Tokyo's world-famous Tsukiji fish market hooks a Kiwi chef.
I was in Japan recently as the chef with the Food and Beverage Taskforce, a division of New Zealand Trade and Enterprise, to cook for groups of VIPs visiting New Zealand’s stand at Foodex, one of the world’s largest food shows.
Part of the taskforce’s role is to help New Zealand companies at trade shows compete collectively against larger and stronger global brands under a common “Brand New Zealand”, enabling companies to make a much greater impact than they could on their own. But as well as going there to help enhance our reputation as a first-world dining economy, I also went there to eat.
Tokyo at night is like being in the classic movie Blade Runner. It is a city of marvellous, heart-racing, dazzling chaos. The multiple layers of overpasses and underpasses, with constant streaming traffic, eventually lead down to street level where you encounter a riotous assault on your senses. Billboard-sized flashing audio-visual screens scream at you from the sides of buildings, loudspeakers attached to signposts play bird calls, fire engines scream through the city while the crews shout apologies for disturbing your evening, and the neon lights turn night into day. Above the tangle of overhead power and phone lines, the high-rise buildings blink red lights like satanic eyes.
I thought I had encountered all my adventures in food, but Tokyo changed all that. In particular, there was my visit to the world-famous Tsukiji fish market with Sam Lewis, head of the taskforce, and Liz Te Amo, director of projects in north Asia.
Rising at 4.30am after a night of eating yakitori chicken giblets and drinking Kirin beer is not that easy, but you either do that or stay out all night before heading to Tsukiji, the world’s largest wholesale fish and seafood market. Here, 65,000 employees process over 2500 tonnes of fish daily. If anything makes you stop and think seriously about sustainability, this is it. On sale are over 400 species of fish and shellfish, many still alive.
Bluefin tuna, some weighing up to 200kg, lie on pallets. Icy mist rises from the tagged fish that lie with their severed tails unceremoniously shoved into their mouths.
The middlemen bidding on the fish peer intently at the exposed flesh and use torches to illuminate it so they can gauge the fat content. The tuna auction itself takes place at 6am amid a clamour of bells and bidding. Prices for top-quality tuna can reach $130 a kg – a 70kg fish can fetch $9000. This is serious business.
A fresh tuna then leaves the auction rooms for one of the many stalls inside the market where it is prepared for sale. At one stall, I stood mesmerised as two 60-year-old men (one the apprentice) used a metre-long knife on the body of the fish. After carefully lifting the side off, they then divided the fish into quarters on the fishmongers’ bench.

■ **Aim a**: According to the account of the Tsukiji fish market, why do the middlemen shine torches on the tuna before bidding? Answer in one to three sentences.
The text and the records that follow it are drawn from separate, unrelated sources.

■ **Exercise data**:
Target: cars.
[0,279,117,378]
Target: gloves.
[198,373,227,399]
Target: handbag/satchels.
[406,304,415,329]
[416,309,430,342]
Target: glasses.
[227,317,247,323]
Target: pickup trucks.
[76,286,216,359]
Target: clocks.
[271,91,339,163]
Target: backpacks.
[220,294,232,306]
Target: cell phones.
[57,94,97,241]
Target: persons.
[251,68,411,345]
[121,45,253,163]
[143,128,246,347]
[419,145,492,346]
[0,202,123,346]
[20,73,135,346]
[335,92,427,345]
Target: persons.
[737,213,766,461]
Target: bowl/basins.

■ **Aim b**: Rewrite the records starting at the line that contains "Target: cell phones." and continuing through the final line of the records, substituting "people" for "persons" and leaving everything else unchanged.

■ **Exercise response a**: The middlemen shine torches on the exposed flesh of the tuna to illuminate it. This lets them gauge its fat content.

■ **Exercise response b**:
Target: cell phones.
[57,94,97,241]
Target: people.
[251,68,411,345]
[121,45,253,163]
[143,128,246,347]
[419,145,492,346]
[0,202,123,346]
[20,73,135,346]
[335,92,427,345]
Target: people.
[737,213,766,461]
Target: bowl/basins.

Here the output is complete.